Bandar Udara Internasional Subarnabhumi, Bangkok, Thailand.
"Tuan Macau, ini teh untuk Anda," kata Nim. Bodyguard keluarga minor Theerapanyakul itu tersenyum demi meringankan bad mood sang pewaris termuda.
Macau tetap menyahut meski malas-malasan. "Hm, thanks," katanya. Lalu menyedot teh gelasan itu perlahan. "Tapi kok lama sih? Phi Vegas sepertinya minta dipukul!" serunya kesal.
Ya. Dia memang tengah menunggu kepulangan Vegas dari Rusia. Sang kakak kesayangan baru saja menyelesaikan bisnis besar di sana.

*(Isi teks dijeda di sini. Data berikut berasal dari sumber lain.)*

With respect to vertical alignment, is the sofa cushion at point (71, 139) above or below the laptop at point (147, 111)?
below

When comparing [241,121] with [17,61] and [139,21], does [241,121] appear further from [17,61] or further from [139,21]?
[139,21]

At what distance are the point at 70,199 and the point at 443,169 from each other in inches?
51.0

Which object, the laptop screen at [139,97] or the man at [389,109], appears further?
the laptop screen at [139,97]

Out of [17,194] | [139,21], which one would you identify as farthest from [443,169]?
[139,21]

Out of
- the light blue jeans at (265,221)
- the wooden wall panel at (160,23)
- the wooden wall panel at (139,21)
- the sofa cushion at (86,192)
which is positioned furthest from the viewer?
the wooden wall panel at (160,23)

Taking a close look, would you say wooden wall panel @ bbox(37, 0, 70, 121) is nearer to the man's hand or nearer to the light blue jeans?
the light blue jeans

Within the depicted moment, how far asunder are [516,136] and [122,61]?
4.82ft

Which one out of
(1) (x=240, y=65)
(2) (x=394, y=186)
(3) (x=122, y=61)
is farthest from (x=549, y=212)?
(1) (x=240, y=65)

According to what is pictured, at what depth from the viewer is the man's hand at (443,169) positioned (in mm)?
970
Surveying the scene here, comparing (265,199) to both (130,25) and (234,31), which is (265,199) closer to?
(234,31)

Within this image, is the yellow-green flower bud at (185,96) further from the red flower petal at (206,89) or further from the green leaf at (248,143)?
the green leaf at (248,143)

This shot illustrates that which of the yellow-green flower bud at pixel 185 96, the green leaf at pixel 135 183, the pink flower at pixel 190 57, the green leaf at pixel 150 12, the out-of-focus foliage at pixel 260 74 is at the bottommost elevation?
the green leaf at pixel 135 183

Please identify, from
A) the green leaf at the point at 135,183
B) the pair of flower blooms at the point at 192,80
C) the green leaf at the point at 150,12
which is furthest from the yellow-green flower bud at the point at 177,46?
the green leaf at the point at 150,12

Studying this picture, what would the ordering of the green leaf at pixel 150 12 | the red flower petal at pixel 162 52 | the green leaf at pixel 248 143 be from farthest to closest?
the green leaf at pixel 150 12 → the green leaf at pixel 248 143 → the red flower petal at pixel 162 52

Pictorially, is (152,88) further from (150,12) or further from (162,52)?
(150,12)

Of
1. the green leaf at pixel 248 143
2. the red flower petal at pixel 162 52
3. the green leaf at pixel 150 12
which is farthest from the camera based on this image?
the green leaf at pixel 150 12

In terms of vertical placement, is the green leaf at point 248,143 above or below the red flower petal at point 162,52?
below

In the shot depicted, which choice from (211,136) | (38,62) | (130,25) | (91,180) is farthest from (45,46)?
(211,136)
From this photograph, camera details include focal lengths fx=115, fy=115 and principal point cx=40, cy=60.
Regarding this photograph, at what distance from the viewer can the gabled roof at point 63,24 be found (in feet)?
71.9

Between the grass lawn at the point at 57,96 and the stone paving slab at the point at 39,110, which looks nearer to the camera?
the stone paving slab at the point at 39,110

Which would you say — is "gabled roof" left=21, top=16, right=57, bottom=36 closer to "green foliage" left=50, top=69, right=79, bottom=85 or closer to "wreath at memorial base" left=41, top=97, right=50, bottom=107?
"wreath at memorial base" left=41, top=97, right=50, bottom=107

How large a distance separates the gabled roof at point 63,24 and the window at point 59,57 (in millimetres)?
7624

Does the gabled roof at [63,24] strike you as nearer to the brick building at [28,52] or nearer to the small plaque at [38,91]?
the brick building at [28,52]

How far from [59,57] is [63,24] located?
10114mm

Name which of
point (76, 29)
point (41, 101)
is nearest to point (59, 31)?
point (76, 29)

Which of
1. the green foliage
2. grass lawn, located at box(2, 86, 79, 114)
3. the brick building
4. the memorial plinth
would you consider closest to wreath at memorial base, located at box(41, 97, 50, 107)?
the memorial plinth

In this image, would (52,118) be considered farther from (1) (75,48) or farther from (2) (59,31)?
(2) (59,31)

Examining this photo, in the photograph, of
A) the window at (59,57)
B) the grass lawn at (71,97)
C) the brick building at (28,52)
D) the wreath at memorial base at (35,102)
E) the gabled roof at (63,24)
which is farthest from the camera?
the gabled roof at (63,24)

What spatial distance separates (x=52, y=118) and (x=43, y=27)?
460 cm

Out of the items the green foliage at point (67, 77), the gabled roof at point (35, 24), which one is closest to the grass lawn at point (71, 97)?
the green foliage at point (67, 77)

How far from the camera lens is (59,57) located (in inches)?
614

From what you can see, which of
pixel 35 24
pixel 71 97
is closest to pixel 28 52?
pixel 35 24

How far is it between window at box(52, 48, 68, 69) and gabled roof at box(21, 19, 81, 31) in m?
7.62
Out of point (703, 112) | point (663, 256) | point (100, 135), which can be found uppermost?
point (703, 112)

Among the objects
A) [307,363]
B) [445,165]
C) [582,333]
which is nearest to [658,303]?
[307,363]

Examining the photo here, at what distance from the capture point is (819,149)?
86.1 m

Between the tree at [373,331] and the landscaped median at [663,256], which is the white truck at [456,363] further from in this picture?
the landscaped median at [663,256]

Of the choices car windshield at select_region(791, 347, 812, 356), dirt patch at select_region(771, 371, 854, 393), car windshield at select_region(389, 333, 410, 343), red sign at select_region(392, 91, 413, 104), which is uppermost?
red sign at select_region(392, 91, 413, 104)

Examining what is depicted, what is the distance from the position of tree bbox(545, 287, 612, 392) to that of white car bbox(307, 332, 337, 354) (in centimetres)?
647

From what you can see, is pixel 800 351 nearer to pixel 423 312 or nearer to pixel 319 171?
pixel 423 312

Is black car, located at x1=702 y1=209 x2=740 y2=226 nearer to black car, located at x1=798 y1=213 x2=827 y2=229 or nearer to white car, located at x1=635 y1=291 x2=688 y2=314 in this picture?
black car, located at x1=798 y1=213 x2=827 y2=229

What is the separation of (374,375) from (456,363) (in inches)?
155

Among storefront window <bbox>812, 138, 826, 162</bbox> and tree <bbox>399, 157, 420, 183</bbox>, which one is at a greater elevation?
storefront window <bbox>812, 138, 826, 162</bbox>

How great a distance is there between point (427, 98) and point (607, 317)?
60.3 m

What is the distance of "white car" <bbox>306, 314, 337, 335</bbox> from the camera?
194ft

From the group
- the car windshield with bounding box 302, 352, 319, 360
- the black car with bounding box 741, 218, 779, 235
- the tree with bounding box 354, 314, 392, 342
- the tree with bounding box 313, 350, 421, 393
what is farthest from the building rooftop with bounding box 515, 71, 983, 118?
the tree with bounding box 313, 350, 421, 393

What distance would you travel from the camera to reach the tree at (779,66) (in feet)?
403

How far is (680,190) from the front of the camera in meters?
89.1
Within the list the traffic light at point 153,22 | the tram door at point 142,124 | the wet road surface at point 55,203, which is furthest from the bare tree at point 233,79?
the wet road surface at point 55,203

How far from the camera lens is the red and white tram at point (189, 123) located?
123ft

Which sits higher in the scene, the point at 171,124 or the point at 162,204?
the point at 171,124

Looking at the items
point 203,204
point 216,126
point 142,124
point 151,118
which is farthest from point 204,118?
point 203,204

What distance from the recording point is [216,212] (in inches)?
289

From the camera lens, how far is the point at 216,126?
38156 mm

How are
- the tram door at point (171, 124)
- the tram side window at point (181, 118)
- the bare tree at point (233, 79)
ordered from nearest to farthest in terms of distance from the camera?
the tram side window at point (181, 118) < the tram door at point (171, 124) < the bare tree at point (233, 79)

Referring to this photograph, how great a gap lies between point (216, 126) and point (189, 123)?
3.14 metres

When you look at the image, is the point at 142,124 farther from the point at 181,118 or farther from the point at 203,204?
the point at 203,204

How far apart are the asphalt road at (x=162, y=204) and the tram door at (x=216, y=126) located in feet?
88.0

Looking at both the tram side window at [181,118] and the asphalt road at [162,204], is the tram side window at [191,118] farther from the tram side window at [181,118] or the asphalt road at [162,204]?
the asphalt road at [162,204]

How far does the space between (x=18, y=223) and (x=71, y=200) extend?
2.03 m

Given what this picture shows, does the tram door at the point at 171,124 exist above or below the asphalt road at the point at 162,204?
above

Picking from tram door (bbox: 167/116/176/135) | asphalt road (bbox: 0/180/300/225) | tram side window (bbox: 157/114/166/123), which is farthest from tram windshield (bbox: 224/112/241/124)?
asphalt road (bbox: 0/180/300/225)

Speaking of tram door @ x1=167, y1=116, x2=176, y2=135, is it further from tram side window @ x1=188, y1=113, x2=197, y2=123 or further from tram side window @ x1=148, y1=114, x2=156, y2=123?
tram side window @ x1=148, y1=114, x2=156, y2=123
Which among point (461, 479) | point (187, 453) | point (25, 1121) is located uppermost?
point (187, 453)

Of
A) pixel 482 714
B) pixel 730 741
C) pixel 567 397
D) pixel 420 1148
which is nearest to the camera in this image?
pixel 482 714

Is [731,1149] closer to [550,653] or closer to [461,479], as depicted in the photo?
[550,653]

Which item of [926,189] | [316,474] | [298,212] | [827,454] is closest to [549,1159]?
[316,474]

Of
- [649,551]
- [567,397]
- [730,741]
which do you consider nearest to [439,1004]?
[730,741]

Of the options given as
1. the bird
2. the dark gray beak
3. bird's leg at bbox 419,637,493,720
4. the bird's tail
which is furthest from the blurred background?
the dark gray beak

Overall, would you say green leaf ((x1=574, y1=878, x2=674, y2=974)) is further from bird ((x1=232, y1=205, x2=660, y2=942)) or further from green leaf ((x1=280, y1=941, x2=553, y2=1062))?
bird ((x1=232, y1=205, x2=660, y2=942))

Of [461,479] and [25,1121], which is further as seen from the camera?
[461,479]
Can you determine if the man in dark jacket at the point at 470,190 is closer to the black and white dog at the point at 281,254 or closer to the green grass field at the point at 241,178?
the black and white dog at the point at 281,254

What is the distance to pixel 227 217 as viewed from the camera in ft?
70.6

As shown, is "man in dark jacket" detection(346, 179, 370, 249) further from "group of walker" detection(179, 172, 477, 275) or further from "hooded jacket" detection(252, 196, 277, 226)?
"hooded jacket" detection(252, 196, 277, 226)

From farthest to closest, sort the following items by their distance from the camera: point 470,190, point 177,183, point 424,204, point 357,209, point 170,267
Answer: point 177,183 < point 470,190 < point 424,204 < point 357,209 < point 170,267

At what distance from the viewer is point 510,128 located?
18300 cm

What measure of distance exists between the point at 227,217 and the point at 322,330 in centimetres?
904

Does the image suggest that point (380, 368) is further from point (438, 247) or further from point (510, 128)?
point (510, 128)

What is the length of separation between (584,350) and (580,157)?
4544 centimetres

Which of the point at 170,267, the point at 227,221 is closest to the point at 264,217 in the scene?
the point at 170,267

Namun, sebelum Vegas sempat liburan, Macau sudah menelponnya urgen.
"Phi! Pulang! Jangan pikir kau bisa lupa kalau punya adik! Ini kan sudah 2 tahun!" kata Macau marah-marah. Vegas mungkin akan beralasan ini itu lagi, tetapi tidak ketika Macau menyinggung rencana pernikahan Kinn dengan seorang lelaki yang dipilihnya.
"Huh? Dia mendadak punya pacar baru?"
"Bukan urusanku juga, tapi Ayah bilang kita semua harus hadir di acara makan malam untuk bertemu dengannya," kata Macau. "Bagaimana pun, cepat lambat orang itu akan jadi anggota keluarga juga."
"Oh ...."
"Jangan bilang Phi tidak mau pulang! Phi kan janji mau main skateboard bersamaku lagi kalau kerjaannya sudah kelar!" tuntuk Macau garang.
Vegas mungkin mudah melakukan hal buruk pada orang-orang di sekitar tanpa pikir panjang, tapi tidak kepada siapa pun yang jadi kesayangannya.
"Baik-baik," kata Vegas. "Aku pesan tiket pesawatnya besok. Tidak perlu menungguku di bandara, Adik nakal. Aku pasti belikan oleh-oleh untukmu dari sini."
"Cih ... jangan makanan saja, oke?"
"Hm, Kalau begitu pisau lipat khas Rusia?"
Macau pun tertawa senang. "BAGUS!"
Tapi, apa ini? Perasaan perkiraan penerbangan turun sudah satu jam yang lalu. Vegas tetap saja tidak muncul-muncul.
Macau pun melirik gelisah ke sekitar dan gemas ingin memeluk tinju sang kakak. "Ugh, awas saja kau membohongiku, Phi!" gumamnya sebal.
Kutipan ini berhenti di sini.